品目タイプごとに3ユーロ、EUの少額小包関税
シャツ・玩具・サングラスのように品目タイプごとに3ユーロずつ。EUの少額小包関税の計算方式とTemu・SHEINの対応を整理しました。
ビジネス箱は1つでも関税は品目タイプごとに課税
EU域外の販売者に5ユーロのTシャツを注文したとしましょう。新たな暫定関税の適用対象であれば、Tシャツに3ユーロが課されます。同じ関税分類のTシャツ複数枚なら1タイプとして計算されますが、スマホケースやサングラスまで加わって3つの異なるタイプになれば9ユーロになります。**計算基準は箱の数や商品の個数ではなく、関税分類に基づく品目タイプです。**販売者などが納付義務を負い、そのコストが消費者価格にどれだけ反映されるかは販売方針によって変わります。
2026年7月1日から欧州連合(EU)が開始した新たな関税の話です。TemuやSHEINなどに及ぼす影響が大きく報じられました。しかし、私はこの「3ユーロ」という数字が際立って小さいという点に、かえって引っかかりを覚えました。箱1つに数ユーロ上乗せしたところで、年間59億個も押し寄せる流れが本当に止まるのでしょうか。措置の規模と目標が噛み合っていないように思えたのです。
EUは公正な競争と消費者保護を本措置の理由として説明しています。私はこれと併せて、企業が個別直送と現地倉庫のコストをあらためて比較することになる点に注目しました。政策の公式な目的と、予想されるビジネス上の効果は分けて捉える必要があります。
📦 「小包ごと」ではなく「品目タイプごと」に3ユーロ
まずルールから正確に確認しましょう。今回の関税は小包1個あたりに課されるのではなく、小包に含まれる品目タイプごとに課されます。したがって、1つの箱に何を詰めたかによって金額が変わります。

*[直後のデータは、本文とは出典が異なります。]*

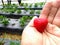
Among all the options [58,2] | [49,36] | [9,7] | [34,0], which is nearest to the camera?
[49,36]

これまでEUは、150ユーロ以下の品物には関税を課していませんでした。2008年に基準額が150ユーロに引き上げられたデ・ミニミス1免税制度です。少額の小包一つひとつに関税を課そうとすれば徴税額以上に行政コストがかかるため、いっそ免税にしたほうが合理的だった時代のルールです。文字通り「審理するに値しないほど小さい」という意味でもあります。
問題は、その「時代」が完全に変わってしまったことです。欧州委員会の資料によると、EUに流入する少額小包は2022年の約13億個から2025年には約59億個へと4倍以上に増えました。59億個を年間の日数で割ると、1日あたり約1,600万個になります。そのうち90%以上が中国発です。過去よりはるかに膨大な物量を、従来の制度のままで処理することになったのです。少額貨物のために設けていた小さな例外が、今や大量輸入がそのまま素通りする通路になってしまいました。
7月1日からは、150ユーロ以下の小包であっても品目タイプごとに3ユーロが課されます。シャツ1枚なら3ユーロ、シャツにおもちゃ、サングラスなら3品目なので9ユーロです。同じTシャツ3枚なら1品目なので3ユーロとなります。少額輸入品の関税免税がなくなれば、販売者は変化したコストを反映せざるを得ません。
このルールは特定の国やプラットフォームだけに適用されるわけではありません。ただし、少額の直送便の比重が大きいTemu、SHEIN、AliExpressなどのビジネスには大きな影響を与え得ます。彼らは中国の倉庫から個別の注文を1点ずつ航空便で欧州の玄関口まで直送する方式で急成長しました。免税要件を満たす少額注文は、無関税で持ち込むことができたからです。欧州域内で正規に関税をすべて納めて競争していたH&MやZARAのような企業から見れば、そもそも競争条件が不公正でした。同じ服を売っても、一方は関税を払い、もう一方は払わないのですから。EUが「不公正な競争」と呼んだのは、まさにこの点です。
EUが掲げた大義名分はもう1つあります。欧州委員会は今回の措置によって、欧州の都市部における商業圏の「空洞化」を防ぎたいと述べました。安価な個人輸入が押し寄せることで街の個人商店が次々と姿を消し、そこにあった雇用と地域コミュニティがともに崩壊していくという問題意識です。関税の議論の裏には、地域の商業圏が崩壊することへの悩みも潜んでいるのです。3ユーロが単なる税収確保だけを狙った措置ではないことを物語る部分です。